» **AVAILABLE DATA**
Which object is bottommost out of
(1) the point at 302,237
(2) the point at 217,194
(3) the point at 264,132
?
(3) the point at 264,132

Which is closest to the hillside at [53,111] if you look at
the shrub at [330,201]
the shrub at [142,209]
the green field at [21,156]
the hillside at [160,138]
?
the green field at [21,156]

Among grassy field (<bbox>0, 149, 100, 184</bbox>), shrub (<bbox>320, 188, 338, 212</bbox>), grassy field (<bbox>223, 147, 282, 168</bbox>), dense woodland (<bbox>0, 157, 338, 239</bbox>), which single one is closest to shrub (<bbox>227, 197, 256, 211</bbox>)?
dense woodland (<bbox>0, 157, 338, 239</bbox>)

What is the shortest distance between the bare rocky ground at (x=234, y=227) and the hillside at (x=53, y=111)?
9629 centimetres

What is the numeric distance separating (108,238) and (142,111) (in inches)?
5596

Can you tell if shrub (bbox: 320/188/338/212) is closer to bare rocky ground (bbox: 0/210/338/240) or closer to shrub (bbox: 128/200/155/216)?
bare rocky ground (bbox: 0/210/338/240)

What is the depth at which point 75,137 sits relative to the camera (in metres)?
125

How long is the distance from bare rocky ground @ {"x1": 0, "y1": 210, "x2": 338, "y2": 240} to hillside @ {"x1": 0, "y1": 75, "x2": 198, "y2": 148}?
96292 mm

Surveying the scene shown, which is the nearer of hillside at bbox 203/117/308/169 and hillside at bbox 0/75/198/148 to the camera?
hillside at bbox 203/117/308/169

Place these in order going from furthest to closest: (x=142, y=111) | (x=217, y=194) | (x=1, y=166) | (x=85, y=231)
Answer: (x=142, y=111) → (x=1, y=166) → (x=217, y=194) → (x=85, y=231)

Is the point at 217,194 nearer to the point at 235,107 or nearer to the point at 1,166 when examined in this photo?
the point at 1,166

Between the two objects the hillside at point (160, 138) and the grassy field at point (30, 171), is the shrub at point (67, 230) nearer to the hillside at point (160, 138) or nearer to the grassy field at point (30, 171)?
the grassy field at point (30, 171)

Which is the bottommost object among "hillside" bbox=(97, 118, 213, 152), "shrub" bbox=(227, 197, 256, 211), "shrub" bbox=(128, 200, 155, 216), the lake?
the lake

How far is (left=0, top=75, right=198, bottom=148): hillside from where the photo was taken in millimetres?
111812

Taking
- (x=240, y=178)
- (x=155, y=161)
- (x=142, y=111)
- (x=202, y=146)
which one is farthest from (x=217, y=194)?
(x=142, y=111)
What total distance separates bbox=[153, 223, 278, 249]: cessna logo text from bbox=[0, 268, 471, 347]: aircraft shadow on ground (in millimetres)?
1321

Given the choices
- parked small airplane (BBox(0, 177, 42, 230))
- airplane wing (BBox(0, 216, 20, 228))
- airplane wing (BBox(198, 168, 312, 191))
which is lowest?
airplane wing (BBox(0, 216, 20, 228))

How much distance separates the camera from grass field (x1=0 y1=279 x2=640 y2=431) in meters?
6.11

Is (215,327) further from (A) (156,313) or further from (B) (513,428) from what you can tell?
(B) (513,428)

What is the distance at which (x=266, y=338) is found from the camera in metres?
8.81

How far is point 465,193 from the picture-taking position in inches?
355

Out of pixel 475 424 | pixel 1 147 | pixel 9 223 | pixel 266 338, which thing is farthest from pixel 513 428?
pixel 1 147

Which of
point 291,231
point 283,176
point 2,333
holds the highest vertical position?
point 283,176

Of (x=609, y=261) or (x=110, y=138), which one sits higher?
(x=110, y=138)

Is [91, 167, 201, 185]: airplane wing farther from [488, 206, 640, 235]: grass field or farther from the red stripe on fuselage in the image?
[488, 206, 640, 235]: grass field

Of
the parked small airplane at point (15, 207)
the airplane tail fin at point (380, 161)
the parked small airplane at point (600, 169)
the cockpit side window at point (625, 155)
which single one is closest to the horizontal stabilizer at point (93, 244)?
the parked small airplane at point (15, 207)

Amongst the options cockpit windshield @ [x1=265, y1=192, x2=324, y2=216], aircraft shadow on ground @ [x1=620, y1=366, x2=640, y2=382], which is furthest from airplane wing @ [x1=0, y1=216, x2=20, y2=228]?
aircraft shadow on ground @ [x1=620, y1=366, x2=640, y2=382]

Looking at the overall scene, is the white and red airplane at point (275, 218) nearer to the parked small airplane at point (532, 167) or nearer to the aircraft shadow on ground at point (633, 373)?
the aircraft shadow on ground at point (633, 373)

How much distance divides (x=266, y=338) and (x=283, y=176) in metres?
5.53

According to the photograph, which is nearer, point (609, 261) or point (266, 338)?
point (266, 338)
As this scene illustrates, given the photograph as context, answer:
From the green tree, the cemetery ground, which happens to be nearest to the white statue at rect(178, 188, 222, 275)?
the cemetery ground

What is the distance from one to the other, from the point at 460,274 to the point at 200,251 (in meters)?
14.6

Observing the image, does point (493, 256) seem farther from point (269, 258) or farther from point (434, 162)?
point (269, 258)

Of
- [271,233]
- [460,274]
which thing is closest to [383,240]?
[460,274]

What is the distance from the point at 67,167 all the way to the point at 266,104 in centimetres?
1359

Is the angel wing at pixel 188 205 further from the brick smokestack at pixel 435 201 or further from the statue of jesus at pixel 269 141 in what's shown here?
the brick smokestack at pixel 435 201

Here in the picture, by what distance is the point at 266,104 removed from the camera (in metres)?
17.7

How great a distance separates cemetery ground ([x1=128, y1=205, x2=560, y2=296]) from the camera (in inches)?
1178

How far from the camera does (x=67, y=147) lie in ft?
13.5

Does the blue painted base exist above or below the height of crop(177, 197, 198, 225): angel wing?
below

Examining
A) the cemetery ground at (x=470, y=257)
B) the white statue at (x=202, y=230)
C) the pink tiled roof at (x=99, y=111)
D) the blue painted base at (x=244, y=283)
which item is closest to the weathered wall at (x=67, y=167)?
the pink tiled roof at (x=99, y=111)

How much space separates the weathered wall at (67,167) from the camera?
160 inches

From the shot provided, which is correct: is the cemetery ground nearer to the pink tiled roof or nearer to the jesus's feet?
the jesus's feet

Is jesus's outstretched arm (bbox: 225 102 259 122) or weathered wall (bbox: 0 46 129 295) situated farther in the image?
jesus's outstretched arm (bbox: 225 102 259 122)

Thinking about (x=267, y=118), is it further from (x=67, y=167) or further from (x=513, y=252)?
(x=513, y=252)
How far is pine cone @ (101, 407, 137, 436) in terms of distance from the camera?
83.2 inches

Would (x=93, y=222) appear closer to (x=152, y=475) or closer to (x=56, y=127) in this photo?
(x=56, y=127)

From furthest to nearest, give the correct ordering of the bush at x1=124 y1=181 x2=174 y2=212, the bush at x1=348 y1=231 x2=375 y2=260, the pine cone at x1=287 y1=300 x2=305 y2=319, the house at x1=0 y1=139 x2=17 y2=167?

» **EXERCISE PROMPT**
Reproduce exactly the line containing "Does the blue" and every line after it through the end of the records above, and nothing else.

» **SOLUTION TO THIS PROBLEM**
Does the blue painted base exist above or below the height of crop(177, 197, 198, 225): angel wing?
below

Examining
A) the cemetery ground at (x=470, y=257)
B) the white statue at (x=202, y=230)
C) the pink tiled roof at (x=99, y=111)
D) the blue painted base at (x=244, y=283)
which item is closest to the weathered wall at (x=67, y=167)?
the pink tiled roof at (x=99, y=111)

How much space separates the weathered wall at (67,167) from the camera?
160 inches

From the shot provided, which is correct: is the cemetery ground nearer to the pink tiled roof or nearer to the jesus's feet?
the jesus's feet

Is jesus's outstretched arm (bbox: 225 102 259 122) or weathered wall (bbox: 0 46 129 295) situated farther in the image?
jesus's outstretched arm (bbox: 225 102 259 122)

Thinking about (x=267, y=118), is it further from (x=67, y=167) or further from (x=513, y=252)?
(x=513, y=252)
How far is pine cone @ (101, 407, 137, 436) in terms of distance from the camera?
83.2 inches

Would (x=93, y=222) appear closer to (x=152, y=475) or closer to (x=56, y=127) in this photo?
(x=56, y=127)

From furthest to nearest, give the correct ordering of the bush at x1=124 y1=181 x2=174 y2=212, the bush at x1=348 y1=231 x2=375 y2=260, the pine cone at x1=287 y1=300 x2=305 y2=319, the house at x1=0 y1=139 x2=17 y2=167?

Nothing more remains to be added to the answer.